§ **Tarefas a realizar**:
1. Pode transcrever o trecho do texto sobre o artesanato que vai de "Compreender a importância" a "É desvalorizar Portugal.", inclusive?
2. Como resumiria em duas frases o texto sobre o artesanato?

§ **Excerto do texto**:
==========

Compreender a importância deste ofício é aprender sobre a dinâmica de uma cultura, especialmente a cultura portuguesa, em toda a sua complexidade e beleza.




Já parou para pensar como nos dias de hoje o artesanato está muito associado à tradição e cultura típica de alguma região, cidade ou mesmo país? Como podemos desvalorizar algo assim? Desvalorizar o artesanato, é desvalorizar mais do que quem o faz. É desvalorizar o que somos, as nossas raízes. É desvalorizar Portugal.

O Início das Artes e Ofícios

Podíamos dizer que os primeiros artesãos deste mundo foram Adão e Eva já que o artesanato existe desde o início da história da humanidade.


Logo na era do Neolítico, o homem polia a pedra, fabricava cerâmica e descobriu que podia tecer com fibras animais e vegetais. Podemos concluir que o artesanato está presente em tudo o que temos hoje. Foi o início de tudo. A moda, por exemplo, começou através dos trabalhos artesanais logo na antiguidade. Então, como podemos desvalorizar algo que é, e foi, tão importante na história do mundo?

==========

(Registos de perguntas sobre cenas)
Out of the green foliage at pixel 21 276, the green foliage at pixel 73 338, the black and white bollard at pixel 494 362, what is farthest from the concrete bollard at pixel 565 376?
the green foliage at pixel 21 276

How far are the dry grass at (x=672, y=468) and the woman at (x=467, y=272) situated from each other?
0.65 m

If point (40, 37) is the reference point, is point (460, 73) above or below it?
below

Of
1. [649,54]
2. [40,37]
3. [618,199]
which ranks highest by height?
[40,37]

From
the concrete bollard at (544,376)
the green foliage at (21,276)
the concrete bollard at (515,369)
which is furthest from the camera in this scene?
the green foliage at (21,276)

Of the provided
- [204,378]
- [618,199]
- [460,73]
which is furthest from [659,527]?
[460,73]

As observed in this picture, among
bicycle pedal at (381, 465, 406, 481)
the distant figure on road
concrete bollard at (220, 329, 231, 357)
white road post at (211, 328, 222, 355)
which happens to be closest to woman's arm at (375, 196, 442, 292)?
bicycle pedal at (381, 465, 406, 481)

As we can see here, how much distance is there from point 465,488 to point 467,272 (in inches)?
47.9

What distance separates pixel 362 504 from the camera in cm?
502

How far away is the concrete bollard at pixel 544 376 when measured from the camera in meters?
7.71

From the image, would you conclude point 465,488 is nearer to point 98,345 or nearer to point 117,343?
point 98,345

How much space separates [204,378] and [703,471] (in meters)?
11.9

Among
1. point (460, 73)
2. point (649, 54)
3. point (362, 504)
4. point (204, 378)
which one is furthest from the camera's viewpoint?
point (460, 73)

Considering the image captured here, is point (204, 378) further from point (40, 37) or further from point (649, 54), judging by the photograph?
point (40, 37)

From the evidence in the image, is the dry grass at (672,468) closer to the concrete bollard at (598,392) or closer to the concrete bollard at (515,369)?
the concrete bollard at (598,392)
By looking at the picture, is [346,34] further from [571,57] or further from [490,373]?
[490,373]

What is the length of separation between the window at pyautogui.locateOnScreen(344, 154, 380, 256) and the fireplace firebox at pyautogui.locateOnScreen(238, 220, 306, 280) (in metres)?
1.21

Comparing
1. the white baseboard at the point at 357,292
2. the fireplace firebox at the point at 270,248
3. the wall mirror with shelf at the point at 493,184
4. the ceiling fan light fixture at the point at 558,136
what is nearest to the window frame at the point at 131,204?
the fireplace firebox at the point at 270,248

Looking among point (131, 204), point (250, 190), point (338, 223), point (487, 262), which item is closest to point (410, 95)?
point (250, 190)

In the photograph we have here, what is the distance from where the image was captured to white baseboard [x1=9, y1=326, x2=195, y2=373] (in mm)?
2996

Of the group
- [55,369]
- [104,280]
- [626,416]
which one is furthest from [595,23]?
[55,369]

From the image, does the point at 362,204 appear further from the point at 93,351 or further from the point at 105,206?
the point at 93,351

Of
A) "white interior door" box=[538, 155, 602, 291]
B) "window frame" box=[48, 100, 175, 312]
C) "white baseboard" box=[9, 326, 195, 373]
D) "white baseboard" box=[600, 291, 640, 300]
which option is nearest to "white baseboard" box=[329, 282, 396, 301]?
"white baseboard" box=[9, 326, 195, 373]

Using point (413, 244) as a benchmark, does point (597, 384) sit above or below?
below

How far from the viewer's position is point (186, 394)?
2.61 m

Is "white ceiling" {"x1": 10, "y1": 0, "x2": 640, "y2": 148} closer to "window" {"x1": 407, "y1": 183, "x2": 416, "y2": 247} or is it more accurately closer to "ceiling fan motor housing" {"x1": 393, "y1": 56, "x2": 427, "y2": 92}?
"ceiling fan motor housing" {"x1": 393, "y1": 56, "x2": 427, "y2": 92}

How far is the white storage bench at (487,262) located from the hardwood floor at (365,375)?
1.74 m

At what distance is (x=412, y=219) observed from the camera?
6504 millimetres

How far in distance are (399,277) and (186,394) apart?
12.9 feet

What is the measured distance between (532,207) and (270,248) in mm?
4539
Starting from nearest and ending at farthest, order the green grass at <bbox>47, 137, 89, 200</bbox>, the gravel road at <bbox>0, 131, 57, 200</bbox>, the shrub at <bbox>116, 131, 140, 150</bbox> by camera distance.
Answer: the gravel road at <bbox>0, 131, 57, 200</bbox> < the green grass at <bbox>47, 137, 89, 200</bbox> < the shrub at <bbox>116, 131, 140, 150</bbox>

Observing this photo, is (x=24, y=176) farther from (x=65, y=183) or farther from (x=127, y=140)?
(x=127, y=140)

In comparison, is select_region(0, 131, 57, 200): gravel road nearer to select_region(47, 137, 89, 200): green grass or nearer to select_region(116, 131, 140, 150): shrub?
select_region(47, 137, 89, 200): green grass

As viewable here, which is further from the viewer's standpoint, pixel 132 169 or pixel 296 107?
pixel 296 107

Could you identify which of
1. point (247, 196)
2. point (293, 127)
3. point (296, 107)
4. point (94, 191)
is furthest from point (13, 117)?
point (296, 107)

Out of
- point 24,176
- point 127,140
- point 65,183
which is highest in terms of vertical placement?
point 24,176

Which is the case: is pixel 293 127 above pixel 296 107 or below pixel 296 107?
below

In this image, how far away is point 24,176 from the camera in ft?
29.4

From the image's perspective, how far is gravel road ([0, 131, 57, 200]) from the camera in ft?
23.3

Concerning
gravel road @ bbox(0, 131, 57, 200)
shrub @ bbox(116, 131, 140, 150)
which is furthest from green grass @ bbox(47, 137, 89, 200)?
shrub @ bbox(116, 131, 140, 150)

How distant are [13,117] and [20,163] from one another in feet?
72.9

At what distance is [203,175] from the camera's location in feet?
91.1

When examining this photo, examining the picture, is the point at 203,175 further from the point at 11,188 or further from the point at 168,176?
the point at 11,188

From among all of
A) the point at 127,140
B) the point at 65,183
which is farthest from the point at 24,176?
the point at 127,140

==========

§ **Soluções dos exercícios**:
1.
Compreender a importância deste ofício é aprender sobre a dinâmica de uma cultura, especialmente a cultura portuguesa, em toda a sua complexidade e beleza.




Já parou para pensar como nos dias de hoje o artesanato está muito associado à tradição e cultura típica de alguma região, cidade ou mesmo país? Como podemos desvalorizar algo assim? Desvalorizar o artesanato, é desvalorizar mais do que quem o faz. É desvalorizar o que somos, as nossas raízes. É desvalorizar Portugal.

2. O artesanato existe desde o início da história da humanidade: já no Neolítico o homem polia a pedra, fabricava cerâmica e tecia com fibras animais e vegetais. Está associado à tradição e à cultura de cada região e presente em tudo o que temos hoje, pelo que desvalorizá-lo é desvalorizar as nossas raízes e o próprio Portugal.